El poli, sin embargo, se quedó de pie.

—Oiga, mire, creo que necesito hablar con un abogado —puntualizó Corso.

—Se trate de lo que se trate.

El hombre metió una mano en la chaqueta y sacó una pistola grande y negra. Corso se quedó mirándola.

—Oiga, teniente, no le va a hacer ninguna falta.

—Yo creo que sí.

Sacó un largo cilindro, que fijó en la punta de la pistola. El joven se fijó por primera vez en que llevaba guantes negros.

—¿Qué hace? —preguntó.

Aquello no era normal. Su cerebro se convirtió en un hervidero de perplejidad y conjeturas.

—No se ponga nervioso. Nada de gritar ni de llorar. No pierda el control; si hace lo que le digo no pasará nada.

Corso se quedó callado. La suave voz del hombre le tranquilizaba, pero el resto no tenía la menor lógica. Su cabeza iba a mil por hora.

El hombre alargó un brazo y cogió la Xbox. La imagen seguía congelada en la pantalla.

—¿Juegas, Mark?

Corso intentó contestar, pero le salió un ruido gutural.

El hombre accionó el interruptor, reanudando el juego. Subió el volumen hasta niveles poco menos que ensordecedores.

—Bueno, Mark —dijo, sobreponiéndose al ruido mientras le apuntaba con la pistola—, estoy buscando un disco duro que te llevaste de la NPF. Es lo único que quiero. Me iré cuando lo tenga. ¿Dónde está?

—He dicho que quiero a un abogado.

A Corso se le atragantaban las palabras. Tragó saliva, en un intento de recuperar el aliento.
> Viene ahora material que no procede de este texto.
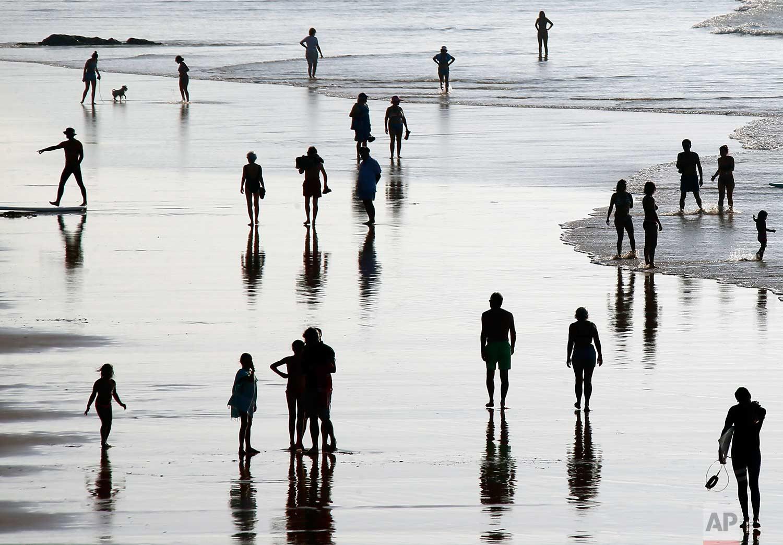 People walk on the beach in Biarritz, southwestern France, Saturday, Oct. 14, 2017. (AP Photo/Bob Edme)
—No lo pillas, memo. No soy poli. Quiero el disco duro. O me lo das, o te mato.

La cabeza de Corso daba vueltas. ¿Que no era poli? ¿Podía ser que Chaudry le hubiera mandado a un sicario? Aquello era de locos.

—¿El disco? —balbuceó.

—Vale, sí, sí, ahora le digo exactamente dónde está; ya lo acompaño; usted no se preocupe…
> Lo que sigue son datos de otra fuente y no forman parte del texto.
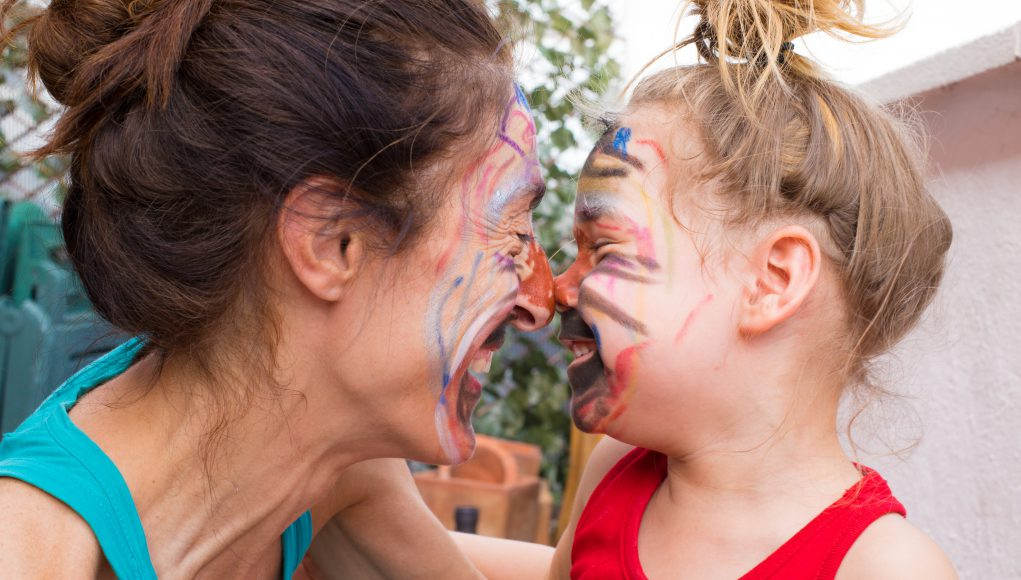 Lexington woman and three years old girl with painted faces, smiling and looking closely, in terrace of house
De pronto se abrió la puerta de la sala de estar.

—Pero ¿qué pasa aquí? —gritó su madre, en delantal y con la bayeta en la mano. Al ver la pistola abrió mucho los ojos.

—¡Ah! —chilló, dando un paso hacia atrás. —¡Una pistola! ¡Socorro! ¡Policía! ¡Policía!
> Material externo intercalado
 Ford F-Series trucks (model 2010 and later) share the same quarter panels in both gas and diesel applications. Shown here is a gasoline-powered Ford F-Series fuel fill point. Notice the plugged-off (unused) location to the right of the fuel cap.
El hombre dio media vuelta. Corso saltó para proteger a su madre, pero era demasiado tarde. La pistola se disparó con un ruido sordo. Incrédulo y horrorizado, vio que el impacto de la bala echaba a su madre hacia atrás, mientras la pared del fondo quedaba rociada de sangre. La anciana chocó de espaldas contra la pared, con los ojos muy abiertos, y se derrumbó torpemente en el suelo, perdiendo uno de sus zapatos.